The Chair Conservative Joy Smith

Yes.

4 p.m.

NDP

Libby Davies NDP Vancouver East, BC

No, we don't usually do that. It's a pretty strong rule.

4 p.m.

Conservative

The Chair Conservative Joy Smith

We have to have consensus of the committee to allow it to happen and we have one member who says this is not generally what we do. So I'm sorry, Mr. Lepage. Continue on.

4 p.m.

President, Health and Payment Solutions, TELUS

Paul Lepage

One of the areas that we have focused a lot on is remote patient monitoring. In the information that we supplied to you is a study that was done by HEC, École des Hautes Études Commerciales, on the benefits of remote patient monitoring and the implementation of e-solutions.

What you would have seen in the video is a patient using a terminal at home. This patient is discharged from the hospital, is assigned a care plan, and is asked to follow this care plan. In this case, we did a study on patients who were suffering from chronic obstructive pulmonary disease. The study from the HEC shows that by providing the terminals and the care plans, we've actually decreased the number of admissions to emergency by 34% and the total cost of hospitalizations by 66%. The study is there. I think the study is available in both official languages. It's a good example of how you can get the patient more involved in his treatment and drive lower costs in the system.

In the video we also have two different patients using a personal health record.

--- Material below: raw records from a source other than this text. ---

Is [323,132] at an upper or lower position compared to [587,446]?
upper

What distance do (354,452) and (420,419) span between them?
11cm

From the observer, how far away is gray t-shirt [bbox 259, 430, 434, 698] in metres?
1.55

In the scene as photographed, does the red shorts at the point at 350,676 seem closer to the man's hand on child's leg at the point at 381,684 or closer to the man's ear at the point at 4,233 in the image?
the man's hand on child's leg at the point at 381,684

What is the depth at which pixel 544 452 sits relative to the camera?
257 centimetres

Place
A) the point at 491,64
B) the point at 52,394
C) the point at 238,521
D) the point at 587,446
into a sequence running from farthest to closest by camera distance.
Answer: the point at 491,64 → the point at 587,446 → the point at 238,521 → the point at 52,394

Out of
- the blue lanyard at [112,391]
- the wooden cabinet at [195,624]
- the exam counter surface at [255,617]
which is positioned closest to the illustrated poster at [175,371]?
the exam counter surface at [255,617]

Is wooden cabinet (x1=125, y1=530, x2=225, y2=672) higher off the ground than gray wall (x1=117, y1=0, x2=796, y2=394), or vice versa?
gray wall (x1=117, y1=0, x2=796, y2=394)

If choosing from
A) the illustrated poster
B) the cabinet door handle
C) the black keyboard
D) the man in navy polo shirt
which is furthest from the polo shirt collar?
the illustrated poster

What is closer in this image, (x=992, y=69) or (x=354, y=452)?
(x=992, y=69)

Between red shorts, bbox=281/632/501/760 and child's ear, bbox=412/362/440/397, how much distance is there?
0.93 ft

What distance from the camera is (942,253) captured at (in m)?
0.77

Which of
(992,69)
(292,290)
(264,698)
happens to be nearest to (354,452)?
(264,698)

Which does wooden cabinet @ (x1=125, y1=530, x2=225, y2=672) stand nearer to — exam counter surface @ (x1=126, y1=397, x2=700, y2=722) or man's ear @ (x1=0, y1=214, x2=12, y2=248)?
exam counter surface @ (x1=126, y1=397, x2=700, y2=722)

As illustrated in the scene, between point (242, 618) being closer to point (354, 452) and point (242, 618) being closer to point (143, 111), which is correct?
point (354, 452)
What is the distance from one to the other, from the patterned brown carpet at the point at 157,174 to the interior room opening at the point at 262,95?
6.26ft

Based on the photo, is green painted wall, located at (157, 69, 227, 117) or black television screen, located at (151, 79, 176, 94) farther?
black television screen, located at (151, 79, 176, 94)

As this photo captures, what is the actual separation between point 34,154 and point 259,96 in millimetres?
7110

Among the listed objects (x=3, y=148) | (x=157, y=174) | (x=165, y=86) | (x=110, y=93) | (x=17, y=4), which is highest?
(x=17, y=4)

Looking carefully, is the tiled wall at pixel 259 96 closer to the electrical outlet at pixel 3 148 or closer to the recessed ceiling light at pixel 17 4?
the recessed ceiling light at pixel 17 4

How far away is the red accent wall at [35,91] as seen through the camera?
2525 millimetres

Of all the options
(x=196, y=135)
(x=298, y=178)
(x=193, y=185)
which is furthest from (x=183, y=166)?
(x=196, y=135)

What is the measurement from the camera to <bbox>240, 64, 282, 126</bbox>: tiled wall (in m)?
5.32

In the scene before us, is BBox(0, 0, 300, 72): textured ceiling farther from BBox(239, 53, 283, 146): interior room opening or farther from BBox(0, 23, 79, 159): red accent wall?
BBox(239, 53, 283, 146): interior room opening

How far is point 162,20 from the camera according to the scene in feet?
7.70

In one case, we are doing a project with the Lawson Health Research Institute relating to mental health. We started with 200 patients who are suffering from a form of mental illness, schizophrenia in most cases, and we supplied them with a personal health record. That personal health record is configured in such a way that the provider as well as the patient, obviously, have access to the record. The patient enters his symptoms during the day and exchanges information with a physician. The outcome has been one where in many cases the testimonies from the doctors have been around the fact that they've moved treatment forward. In some cases, having a patient on the system, after two or three weeks, they've gathered more information on that patient's mood and issues than they have had in six months of treatment. That's another example of how the personal health record comes into play.

The other example that we have on the video is where we've partnered with University Health Network to build an application called “bant”. We've enabled a personal record which sits behind bant. In this case the trial was with young adolescents with type I diabetes. What we've seen is that by supplying them with a personal health record, we've increased the amount of readings these adolescents are taking on a daily basis, how many times they're checking the blood glucose levels, by about 100% and their A1C levels have been reduced over time. That study is also available.

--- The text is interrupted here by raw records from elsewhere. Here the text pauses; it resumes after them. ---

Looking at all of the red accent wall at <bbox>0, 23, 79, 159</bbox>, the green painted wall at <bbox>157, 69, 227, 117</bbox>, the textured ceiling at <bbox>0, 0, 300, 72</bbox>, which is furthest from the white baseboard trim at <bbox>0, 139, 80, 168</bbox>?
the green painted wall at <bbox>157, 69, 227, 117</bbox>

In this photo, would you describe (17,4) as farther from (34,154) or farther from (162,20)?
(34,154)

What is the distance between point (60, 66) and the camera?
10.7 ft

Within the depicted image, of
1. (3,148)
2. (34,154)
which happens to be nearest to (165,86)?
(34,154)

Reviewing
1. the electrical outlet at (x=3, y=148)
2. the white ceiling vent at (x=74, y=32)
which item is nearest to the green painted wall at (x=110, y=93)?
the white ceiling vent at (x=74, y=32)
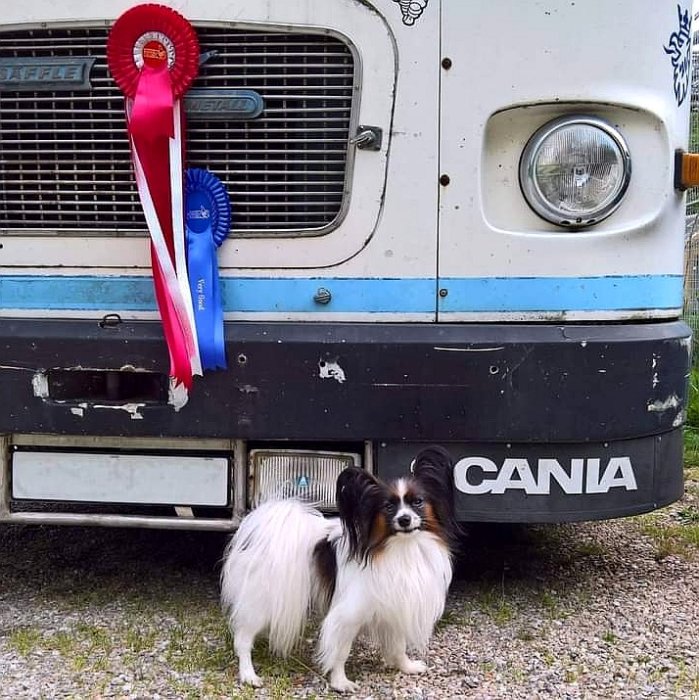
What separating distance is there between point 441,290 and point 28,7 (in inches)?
59.3

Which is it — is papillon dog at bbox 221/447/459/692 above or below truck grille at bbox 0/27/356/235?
below

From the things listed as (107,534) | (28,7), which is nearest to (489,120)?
(28,7)

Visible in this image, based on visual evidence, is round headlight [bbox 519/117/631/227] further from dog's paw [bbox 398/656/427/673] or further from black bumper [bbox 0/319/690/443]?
dog's paw [bbox 398/656/427/673]

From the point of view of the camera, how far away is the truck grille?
117 inches

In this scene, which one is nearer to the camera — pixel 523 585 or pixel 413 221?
pixel 413 221

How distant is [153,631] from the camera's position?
312 centimetres

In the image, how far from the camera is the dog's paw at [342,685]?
108 inches

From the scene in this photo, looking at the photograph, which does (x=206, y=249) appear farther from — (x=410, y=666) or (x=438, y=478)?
(x=410, y=666)

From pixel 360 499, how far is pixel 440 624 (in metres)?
0.78

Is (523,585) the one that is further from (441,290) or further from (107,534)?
(107,534)

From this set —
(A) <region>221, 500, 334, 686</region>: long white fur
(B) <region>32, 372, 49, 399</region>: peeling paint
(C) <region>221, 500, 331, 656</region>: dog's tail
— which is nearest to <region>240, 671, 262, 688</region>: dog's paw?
(A) <region>221, 500, 334, 686</region>: long white fur

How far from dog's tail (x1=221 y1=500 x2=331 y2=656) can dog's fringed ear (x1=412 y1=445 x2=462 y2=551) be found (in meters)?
0.36

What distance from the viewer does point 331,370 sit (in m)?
2.95

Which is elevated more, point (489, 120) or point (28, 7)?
point (28, 7)
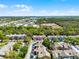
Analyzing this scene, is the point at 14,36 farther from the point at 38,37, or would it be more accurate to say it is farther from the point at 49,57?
the point at 49,57

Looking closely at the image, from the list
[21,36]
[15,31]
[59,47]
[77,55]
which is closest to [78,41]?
[59,47]

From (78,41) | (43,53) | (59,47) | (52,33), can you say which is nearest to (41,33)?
(52,33)

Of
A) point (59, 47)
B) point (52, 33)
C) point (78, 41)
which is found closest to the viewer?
point (59, 47)

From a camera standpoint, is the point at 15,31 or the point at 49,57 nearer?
the point at 49,57

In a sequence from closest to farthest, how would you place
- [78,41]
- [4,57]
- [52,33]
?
[4,57] < [78,41] < [52,33]

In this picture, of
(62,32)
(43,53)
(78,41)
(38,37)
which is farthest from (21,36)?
(43,53)

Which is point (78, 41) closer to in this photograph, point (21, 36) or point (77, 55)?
point (77, 55)

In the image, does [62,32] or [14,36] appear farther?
[62,32]

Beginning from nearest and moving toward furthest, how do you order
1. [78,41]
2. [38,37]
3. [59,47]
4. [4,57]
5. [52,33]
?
[4,57] < [59,47] < [78,41] < [38,37] < [52,33]

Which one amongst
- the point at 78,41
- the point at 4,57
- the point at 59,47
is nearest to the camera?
the point at 4,57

One area that we're extremely focused on going forward is the notion of collaboration. When we look at the health care ecosystem, one of the key elements is how you connect the various players in this health ecosystem so that we're sharing information along the health ecosystem, and how we put in place increased collaboration among the various players along the health ecosystem.

We introduced either personal health records, and in many cases, patient portal solutions, where the patient can go in, for example with various pharmacy chains, and sign up on a portal and get electronic refills of their prescriptions, monitor their medications, and set reminders for taking their medications. These solutions started out with two small regional pharmacy chains in Quebec and we're up to hundreds of thousands of people who have signed up for it. We've performed over 1.3 million electronic refills over those solutions, with only two pharmacy chains.

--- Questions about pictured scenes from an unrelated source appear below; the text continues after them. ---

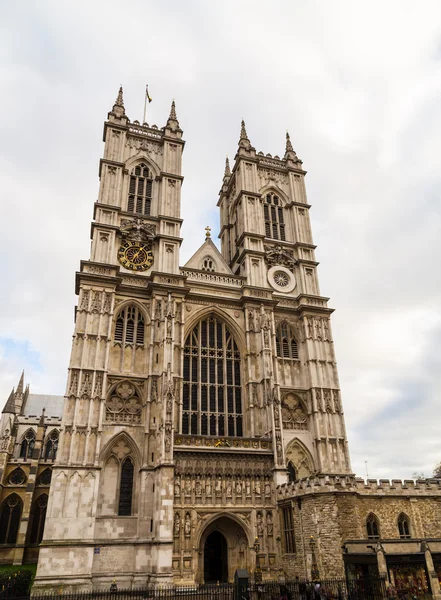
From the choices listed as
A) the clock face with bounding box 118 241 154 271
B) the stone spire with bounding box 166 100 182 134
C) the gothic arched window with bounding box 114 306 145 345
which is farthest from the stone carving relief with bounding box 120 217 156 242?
the stone spire with bounding box 166 100 182 134

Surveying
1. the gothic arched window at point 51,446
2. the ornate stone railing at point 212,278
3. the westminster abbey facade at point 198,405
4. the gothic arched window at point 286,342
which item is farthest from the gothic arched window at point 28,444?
the gothic arched window at point 286,342

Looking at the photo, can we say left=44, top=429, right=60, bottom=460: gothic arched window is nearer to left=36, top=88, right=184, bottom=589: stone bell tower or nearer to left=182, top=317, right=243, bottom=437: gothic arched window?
left=36, top=88, right=184, bottom=589: stone bell tower

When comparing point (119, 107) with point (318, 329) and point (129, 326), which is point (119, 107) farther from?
point (318, 329)

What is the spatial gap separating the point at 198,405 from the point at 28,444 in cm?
2693

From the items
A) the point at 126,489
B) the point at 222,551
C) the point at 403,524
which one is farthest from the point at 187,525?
the point at 403,524

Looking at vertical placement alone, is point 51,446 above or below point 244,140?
below

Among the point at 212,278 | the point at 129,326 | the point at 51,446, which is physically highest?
the point at 212,278

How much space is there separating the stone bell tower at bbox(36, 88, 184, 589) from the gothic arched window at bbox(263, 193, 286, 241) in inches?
314

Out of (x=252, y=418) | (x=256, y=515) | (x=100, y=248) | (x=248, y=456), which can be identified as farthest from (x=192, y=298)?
(x=256, y=515)

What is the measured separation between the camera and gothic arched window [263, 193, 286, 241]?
3891 centimetres

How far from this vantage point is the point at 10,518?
138ft

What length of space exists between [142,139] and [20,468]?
32.9m

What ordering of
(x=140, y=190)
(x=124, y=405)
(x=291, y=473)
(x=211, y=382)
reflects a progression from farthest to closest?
(x=140, y=190), (x=211, y=382), (x=291, y=473), (x=124, y=405)

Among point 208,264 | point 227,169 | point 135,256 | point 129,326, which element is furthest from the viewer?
point 227,169
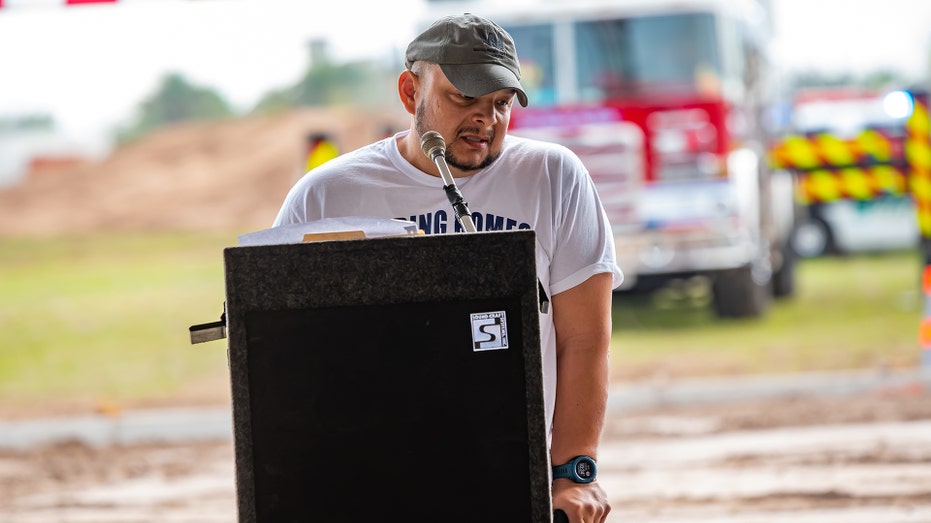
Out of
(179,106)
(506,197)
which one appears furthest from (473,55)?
(179,106)

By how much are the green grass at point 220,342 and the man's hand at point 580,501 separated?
23.5 ft

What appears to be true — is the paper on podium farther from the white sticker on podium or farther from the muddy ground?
the muddy ground

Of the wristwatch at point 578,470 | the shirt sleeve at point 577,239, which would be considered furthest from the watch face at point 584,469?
the shirt sleeve at point 577,239

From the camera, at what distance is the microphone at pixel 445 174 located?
2818 mm

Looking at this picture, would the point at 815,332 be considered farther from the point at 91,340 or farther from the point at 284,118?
the point at 284,118

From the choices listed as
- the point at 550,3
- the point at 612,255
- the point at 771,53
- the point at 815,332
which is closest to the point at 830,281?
the point at 771,53

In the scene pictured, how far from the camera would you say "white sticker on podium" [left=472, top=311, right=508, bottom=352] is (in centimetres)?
260

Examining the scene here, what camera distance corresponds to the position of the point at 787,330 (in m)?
14.6

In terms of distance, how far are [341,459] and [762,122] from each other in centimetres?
1527

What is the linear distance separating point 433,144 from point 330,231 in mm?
394

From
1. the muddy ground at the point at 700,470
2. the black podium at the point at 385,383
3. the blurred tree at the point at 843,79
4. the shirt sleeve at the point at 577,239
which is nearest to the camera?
the black podium at the point at 385,383

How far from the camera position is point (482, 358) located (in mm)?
2600

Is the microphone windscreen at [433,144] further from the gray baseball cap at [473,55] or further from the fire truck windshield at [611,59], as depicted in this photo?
the fire truck windshield at [611,59]

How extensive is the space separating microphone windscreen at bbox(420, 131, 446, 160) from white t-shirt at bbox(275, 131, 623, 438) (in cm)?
17
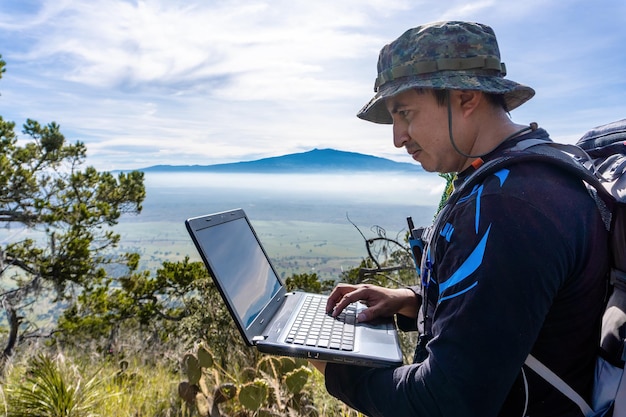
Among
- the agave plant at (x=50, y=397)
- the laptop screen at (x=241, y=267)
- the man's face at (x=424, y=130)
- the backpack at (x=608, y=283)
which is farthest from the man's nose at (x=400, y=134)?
the agave plant at (x=50, y=397)

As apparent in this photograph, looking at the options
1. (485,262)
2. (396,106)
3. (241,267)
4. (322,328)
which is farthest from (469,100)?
(241,267)

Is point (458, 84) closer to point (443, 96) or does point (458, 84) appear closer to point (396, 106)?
point (443, 96)

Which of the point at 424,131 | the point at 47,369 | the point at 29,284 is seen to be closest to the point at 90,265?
the point at 29,284

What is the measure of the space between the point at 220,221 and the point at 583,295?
124cm

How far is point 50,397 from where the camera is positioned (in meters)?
2.95

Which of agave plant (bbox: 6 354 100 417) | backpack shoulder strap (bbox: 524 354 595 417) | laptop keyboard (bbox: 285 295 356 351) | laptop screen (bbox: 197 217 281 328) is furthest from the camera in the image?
agave plant (bbox: 6 354 100 417)

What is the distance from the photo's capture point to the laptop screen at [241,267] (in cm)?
146

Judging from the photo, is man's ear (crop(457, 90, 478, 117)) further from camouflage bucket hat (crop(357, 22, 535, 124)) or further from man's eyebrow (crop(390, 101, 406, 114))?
man's eyebrow (crop(390, 101, 406, 114))

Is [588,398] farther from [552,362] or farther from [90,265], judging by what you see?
[90,265]

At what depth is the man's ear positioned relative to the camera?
110 cm

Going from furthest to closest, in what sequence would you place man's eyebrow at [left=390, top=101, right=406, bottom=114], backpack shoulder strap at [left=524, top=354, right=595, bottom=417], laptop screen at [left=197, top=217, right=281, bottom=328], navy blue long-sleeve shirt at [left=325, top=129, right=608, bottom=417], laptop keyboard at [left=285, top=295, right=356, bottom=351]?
1. laptop screen at [left=197, top=217, right=281, bottom=328]
2. laptop keyboard at [left=285, top=295, right=356, bottom=351]
3. man's eyebrow at [left=390, top=101, right=406, bottom=114]
4. backpack shoulder strap at [left=524, top=354, right=595, bottom=417]
5. navy blue long-sleeve shirt at [left=325, top=129, right=608, bottom=417]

I guess one of the key messages to the committee is that not only do we have to connect the various players and providers in the health ecosystem, but we also have to enable the patient to play a more active role. Whenever we've provided solutions whereby the patient can play a more active role, patients are willing to embark on doing this because they're doing this in other walks of life.

4:05 p.m.

Conservative

The Chair Conservative Joy Smith

Is that the end of your presentation, Mr. Lepage?